═════ Excerpted text
The phrase "eating your own dog food" means yourself using a product or service that you offer. If a company eats its own dog food, it means it has confidence in the things that it produces and/or sells. Microsoft made the term popular by using mostly Microsoft products internally. Similarly, at Nagarro, our internal portals, bug tracking systems, project management systems, HR systems and websites are all built and maintained by us. We eat our own dogfood.
I am continually reminded of the importance of this. Yesterday I called the customer service desk of Airtel Broadband. "Please put in your landline number starting with the STD code" said an automated voice. So I did. Then it read the number back to me. "Is this correct? Press 1 if correct, press 2 if not". And so I pressed 1. After navigating a maze of menus, I was transferred to a customer support representative. "What is your landline number?" he asked.
That was bad, but not the worst thing that happened. Just to see how customer-friendly this customer-oriented company has managed to make its frontline people (the actual "customer service moment of truth") I decided to give the operator a hard time. "But I just entered the number", I said. "I want your land line number", he said as though I had not heard the first time. "Listen", I said, "I'm telling you I just entered it less than 60 second ago. Then the machine read it back to me and asked me to confirm it. Why must I enter it again?" "I don't understand what you are saying", he said. And he didn't. Not for a long time.
When he finally understood, he acted as though it was totally natural for me to have to give the number again. "Sir, you must have entered it in the IVR." IVR standing for Interactive Voice Response, the automated voice system. "So?" I asked. "Sir the IVR is for other things. You of course have to give it to me again." He was talking as though he was addressing some idiot, rather than being even mildly understanding or apologetic.
I think things might have been different if he had been trained from the other side - how it feels to be on the outside calling into Airtel Broadband.
Once in a while, put aside that corporate lunch and eat your own dogfood!
5 comments:
Respected Sir,
Rightly pointed out Sir.
I would like to share one more experience about the seller-customer incident in a small RETAIL MEDICAL SHOP. i bought some essentials and which cost me Rs 48/- and asked him to give me HALLS of Rs 1/- and return me a rupee change. He asked me to take HALLS of Rs 2/- so that he could not have to return the change. I asked him if the customer doesn't need one why he/she should buy?. He simply replied AISA HI HOTA HAI.
Seema Patil
Hello Sir,
All companies should learn this phrase and implement too. I read Cisco's article in last Economist issue. They are also using their own product "Telepresence" for meetings. The number of TelePresence meetings at Cisco averages 5,500 a week. This has also helped the firm to cut its annual travel budget by $290m, or more than half of total.
══════════
How to complete this task |
Repeat the part of the dog food blog post between "I would like" and "half of total.", inclusive, word for word.
═════ Dataset
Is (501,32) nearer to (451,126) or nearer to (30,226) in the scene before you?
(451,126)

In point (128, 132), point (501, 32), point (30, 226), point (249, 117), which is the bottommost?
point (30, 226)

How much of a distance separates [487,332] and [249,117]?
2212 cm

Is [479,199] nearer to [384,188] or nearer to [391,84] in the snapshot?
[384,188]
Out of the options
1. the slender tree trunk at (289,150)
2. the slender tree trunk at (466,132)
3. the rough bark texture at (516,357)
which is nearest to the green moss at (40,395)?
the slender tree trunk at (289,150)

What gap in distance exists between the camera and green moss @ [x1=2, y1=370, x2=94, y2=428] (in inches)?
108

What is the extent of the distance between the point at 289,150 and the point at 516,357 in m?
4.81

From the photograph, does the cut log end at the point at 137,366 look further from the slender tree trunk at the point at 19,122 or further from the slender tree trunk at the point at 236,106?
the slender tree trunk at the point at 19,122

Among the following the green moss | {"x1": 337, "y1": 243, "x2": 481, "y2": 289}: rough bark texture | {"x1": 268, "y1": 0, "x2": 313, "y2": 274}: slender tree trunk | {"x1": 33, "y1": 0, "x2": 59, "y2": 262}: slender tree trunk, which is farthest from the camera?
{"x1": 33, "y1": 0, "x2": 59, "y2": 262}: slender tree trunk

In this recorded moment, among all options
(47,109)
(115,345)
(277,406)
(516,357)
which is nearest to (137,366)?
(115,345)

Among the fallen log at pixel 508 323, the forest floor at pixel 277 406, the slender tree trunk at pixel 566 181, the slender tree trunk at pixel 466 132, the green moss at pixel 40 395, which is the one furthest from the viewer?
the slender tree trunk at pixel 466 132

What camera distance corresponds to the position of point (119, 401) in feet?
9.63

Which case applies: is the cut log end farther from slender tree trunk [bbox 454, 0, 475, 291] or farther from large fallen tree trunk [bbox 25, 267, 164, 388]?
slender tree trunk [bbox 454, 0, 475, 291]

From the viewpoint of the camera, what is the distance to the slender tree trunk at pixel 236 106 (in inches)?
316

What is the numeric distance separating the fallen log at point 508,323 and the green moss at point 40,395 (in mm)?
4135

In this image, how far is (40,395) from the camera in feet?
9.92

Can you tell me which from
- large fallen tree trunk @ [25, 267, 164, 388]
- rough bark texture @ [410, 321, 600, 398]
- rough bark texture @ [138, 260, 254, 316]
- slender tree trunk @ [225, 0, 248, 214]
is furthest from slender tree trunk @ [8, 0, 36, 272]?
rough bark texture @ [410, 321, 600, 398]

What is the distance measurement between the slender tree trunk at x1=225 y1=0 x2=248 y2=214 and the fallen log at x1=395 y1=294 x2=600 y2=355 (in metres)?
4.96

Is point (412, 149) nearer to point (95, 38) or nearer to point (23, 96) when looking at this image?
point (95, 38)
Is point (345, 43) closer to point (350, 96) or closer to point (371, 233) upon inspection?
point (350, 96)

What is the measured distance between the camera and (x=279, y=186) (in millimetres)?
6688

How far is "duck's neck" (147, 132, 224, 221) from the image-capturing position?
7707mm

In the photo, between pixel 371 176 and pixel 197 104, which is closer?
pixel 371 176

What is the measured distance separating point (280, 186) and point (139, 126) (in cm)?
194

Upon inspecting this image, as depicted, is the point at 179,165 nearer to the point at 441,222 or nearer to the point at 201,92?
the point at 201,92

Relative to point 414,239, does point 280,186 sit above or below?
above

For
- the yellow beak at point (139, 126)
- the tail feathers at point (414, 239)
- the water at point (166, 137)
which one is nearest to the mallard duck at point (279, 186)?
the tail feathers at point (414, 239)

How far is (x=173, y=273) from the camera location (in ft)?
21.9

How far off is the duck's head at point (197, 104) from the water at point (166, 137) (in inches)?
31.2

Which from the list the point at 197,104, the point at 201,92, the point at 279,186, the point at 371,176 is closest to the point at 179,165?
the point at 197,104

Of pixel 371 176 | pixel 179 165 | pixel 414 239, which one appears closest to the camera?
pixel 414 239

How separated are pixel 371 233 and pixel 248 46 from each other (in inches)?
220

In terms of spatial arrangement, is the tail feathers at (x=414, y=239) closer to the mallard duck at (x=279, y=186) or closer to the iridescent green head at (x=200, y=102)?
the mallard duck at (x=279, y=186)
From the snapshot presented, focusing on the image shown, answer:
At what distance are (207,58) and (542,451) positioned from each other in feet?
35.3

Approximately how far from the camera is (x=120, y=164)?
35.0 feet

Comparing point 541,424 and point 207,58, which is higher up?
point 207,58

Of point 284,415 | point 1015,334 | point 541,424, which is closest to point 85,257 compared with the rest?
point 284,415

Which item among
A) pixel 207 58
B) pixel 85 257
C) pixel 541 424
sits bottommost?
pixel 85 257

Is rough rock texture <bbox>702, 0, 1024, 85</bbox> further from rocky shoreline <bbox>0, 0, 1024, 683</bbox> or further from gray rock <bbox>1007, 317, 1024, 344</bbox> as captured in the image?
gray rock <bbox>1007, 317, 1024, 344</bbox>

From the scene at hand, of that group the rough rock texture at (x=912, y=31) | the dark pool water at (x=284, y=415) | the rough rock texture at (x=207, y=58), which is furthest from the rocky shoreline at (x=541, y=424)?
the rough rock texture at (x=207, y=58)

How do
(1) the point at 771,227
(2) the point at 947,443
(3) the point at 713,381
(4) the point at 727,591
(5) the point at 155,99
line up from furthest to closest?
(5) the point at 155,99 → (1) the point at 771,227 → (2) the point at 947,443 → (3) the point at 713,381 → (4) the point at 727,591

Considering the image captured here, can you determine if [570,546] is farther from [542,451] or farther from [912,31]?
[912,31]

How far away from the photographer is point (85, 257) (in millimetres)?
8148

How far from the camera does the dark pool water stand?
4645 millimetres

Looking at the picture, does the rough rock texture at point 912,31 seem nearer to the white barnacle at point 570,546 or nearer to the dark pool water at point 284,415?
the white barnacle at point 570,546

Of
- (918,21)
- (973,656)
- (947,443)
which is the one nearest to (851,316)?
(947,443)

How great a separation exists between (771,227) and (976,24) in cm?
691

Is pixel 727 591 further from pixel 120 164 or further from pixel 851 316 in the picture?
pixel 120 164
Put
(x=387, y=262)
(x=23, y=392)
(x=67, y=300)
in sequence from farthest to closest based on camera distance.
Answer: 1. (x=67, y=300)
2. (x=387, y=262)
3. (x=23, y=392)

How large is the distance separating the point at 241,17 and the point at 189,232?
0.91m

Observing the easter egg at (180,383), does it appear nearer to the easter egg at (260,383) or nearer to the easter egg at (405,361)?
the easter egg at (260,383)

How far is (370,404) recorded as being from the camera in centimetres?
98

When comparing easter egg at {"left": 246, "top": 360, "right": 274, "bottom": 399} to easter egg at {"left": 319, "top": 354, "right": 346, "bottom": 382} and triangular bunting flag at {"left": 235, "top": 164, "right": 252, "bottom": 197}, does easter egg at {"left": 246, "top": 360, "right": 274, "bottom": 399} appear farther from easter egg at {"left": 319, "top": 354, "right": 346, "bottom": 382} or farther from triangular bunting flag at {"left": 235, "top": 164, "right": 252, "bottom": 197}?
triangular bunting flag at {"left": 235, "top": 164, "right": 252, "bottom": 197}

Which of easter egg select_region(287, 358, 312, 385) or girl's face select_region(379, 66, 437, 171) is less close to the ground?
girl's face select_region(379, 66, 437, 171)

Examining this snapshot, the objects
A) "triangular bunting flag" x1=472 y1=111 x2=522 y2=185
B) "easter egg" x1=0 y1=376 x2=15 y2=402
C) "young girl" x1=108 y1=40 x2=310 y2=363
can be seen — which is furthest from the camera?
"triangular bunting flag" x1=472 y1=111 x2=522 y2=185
══════════
Answer to this problem |
I would like to share one more experience about the seller-customer incident in a small RETAIL MEDICAL SHOP. i bought some essentials and which cost me Rs 48/- and asked him to give me HALLS of Rs 1/- and return me a rupee change. He asked me to take HALLS of Rs 2/- so that he could not have to return the change. I asked him if the customer doesn't need one why he/she should buy?. He simply replied AISA HI HOTA HAI.
Seema Patil
Hello Sir,
All companies should learn this phrase and implement too. I read Cisco's article in last Economist issue. They are also using their own product "Telepresence" for meetings. The number of TelePresence meetings at Cisco averages 5,500 a week. This has also helped the firm to cut its annual travel budget by $290m, or more than half of total.